- [SOURCE DATA]:
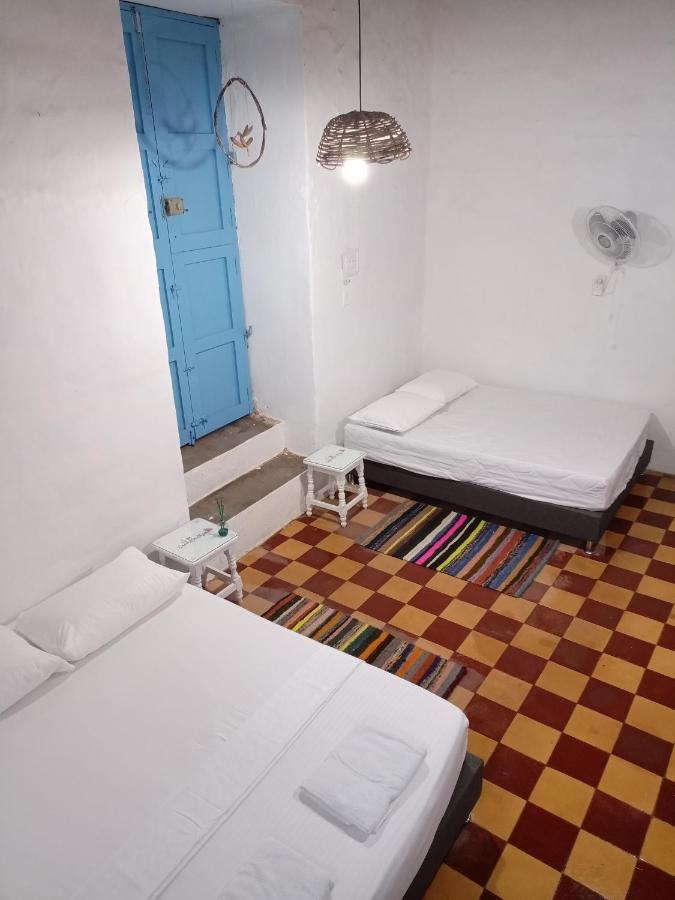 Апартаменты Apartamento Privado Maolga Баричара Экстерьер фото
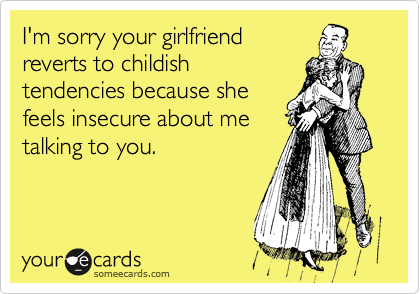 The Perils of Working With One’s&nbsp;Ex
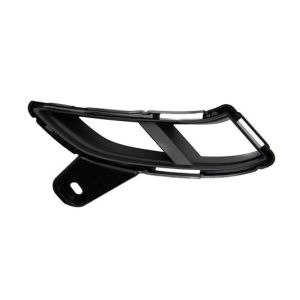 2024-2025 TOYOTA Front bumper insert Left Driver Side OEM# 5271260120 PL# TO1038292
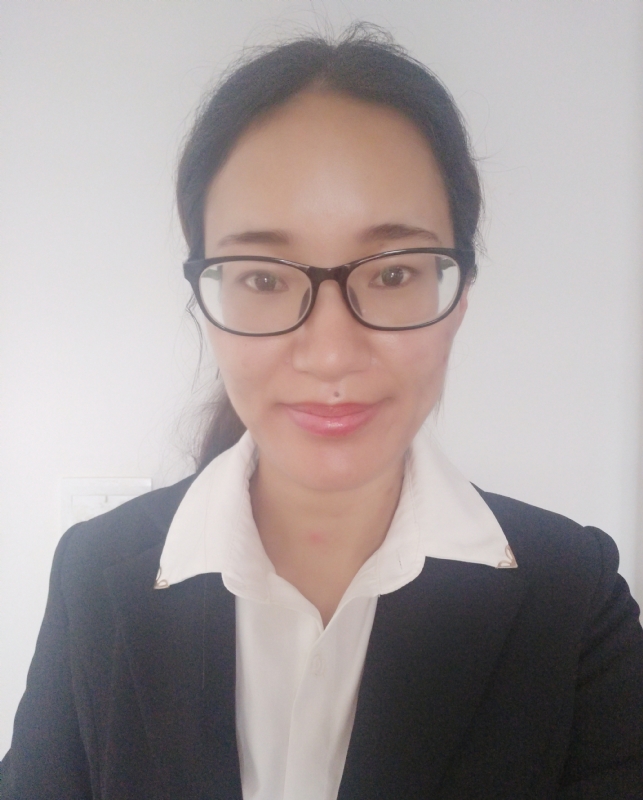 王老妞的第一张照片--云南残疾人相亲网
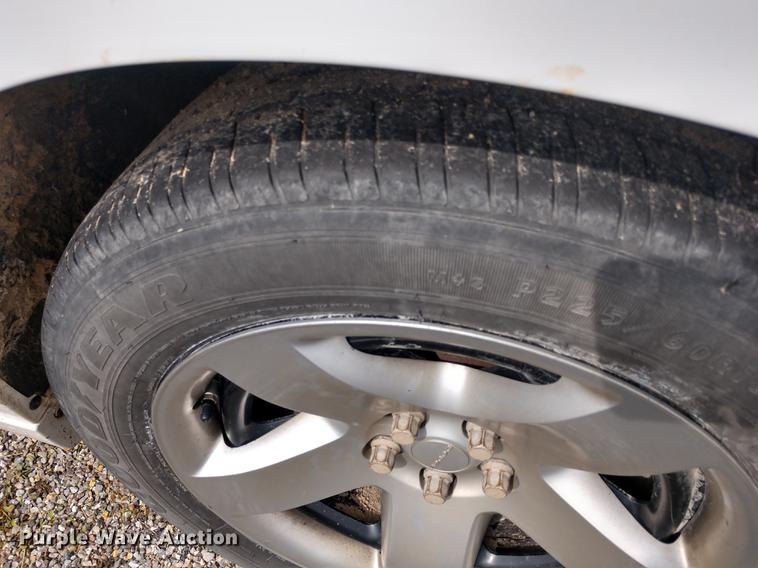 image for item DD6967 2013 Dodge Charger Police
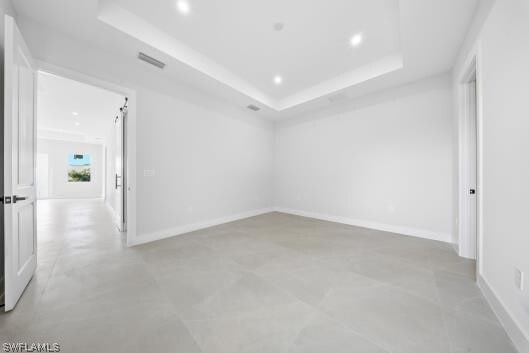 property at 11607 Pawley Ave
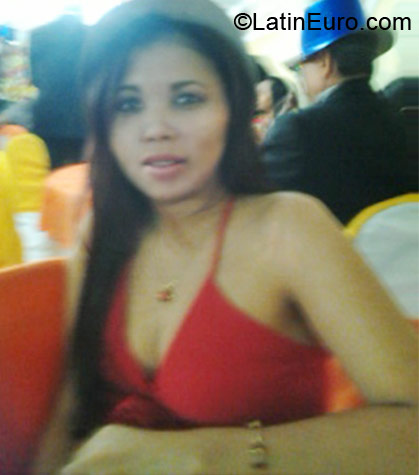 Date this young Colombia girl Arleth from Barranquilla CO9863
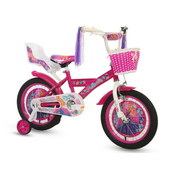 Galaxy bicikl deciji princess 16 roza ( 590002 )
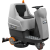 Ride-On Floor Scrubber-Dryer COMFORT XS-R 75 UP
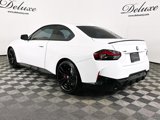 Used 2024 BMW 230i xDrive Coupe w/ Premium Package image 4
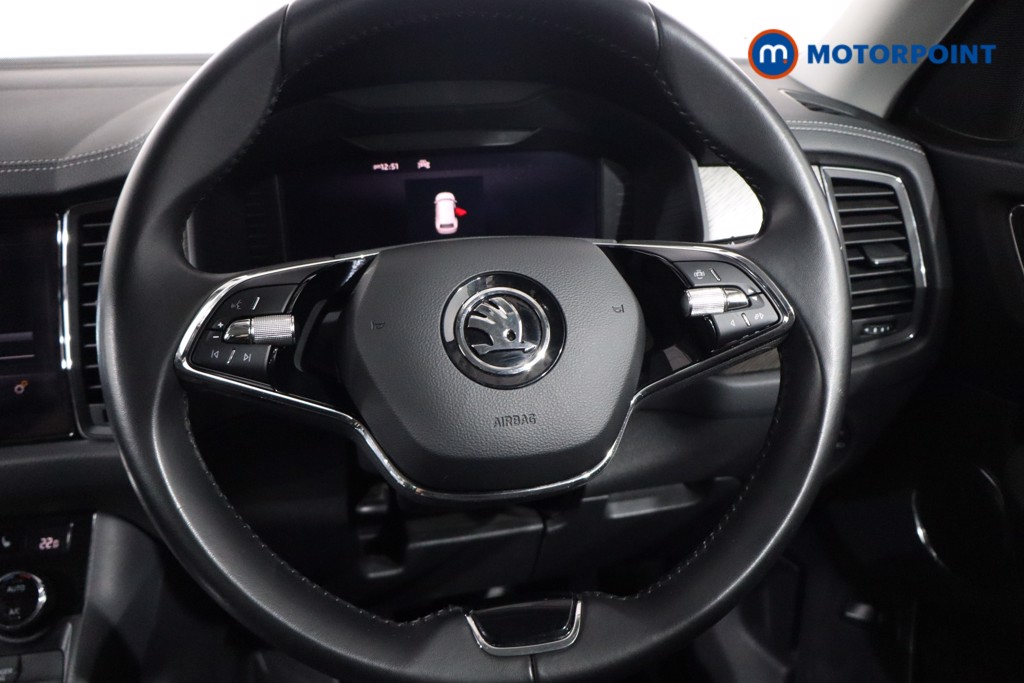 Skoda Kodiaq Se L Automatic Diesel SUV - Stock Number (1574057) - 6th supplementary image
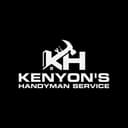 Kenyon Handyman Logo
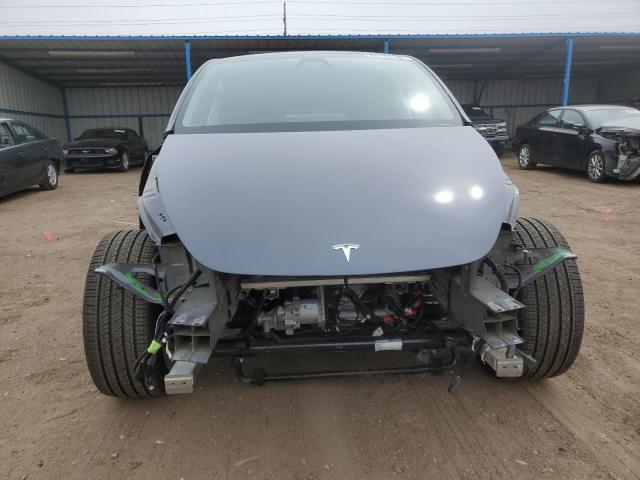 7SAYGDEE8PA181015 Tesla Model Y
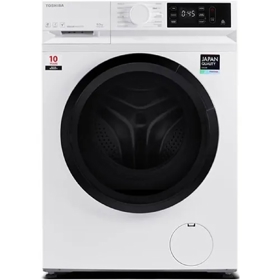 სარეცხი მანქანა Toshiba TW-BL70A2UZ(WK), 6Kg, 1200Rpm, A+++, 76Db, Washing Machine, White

- [WORK INSTRUCTION]: Recast the records from the first line through the line containing "Date this young", inclusive, as a Markdown table with the columns No. and Line. Number each line, skip any blank lines, and leave the pictures out.

- [EXERCISE SOLUTION]:
| No. | Line |
|---|---|
| 1 |  Апартаменты Apartamento Privado Maolga Баричара Экстерьер фото |
| 2 |  The Perils of Working With One’s&nbsp;Ex |
| 3 |  2024-2025 TOYOTA Front bumper insert Left Driver Side OEM# 5271260120 PL# TO1038292 |
| 4 |  王老妞的第一张照片--云南残疾人相亲网 |
| 5 |  image for item DD6967 2013 Dodge Charger Police |
| 6 |  property at 11607 Pawley Ave |
| 7 |  Date this young Colombia girl Arleth from Barranquilla CO9863 |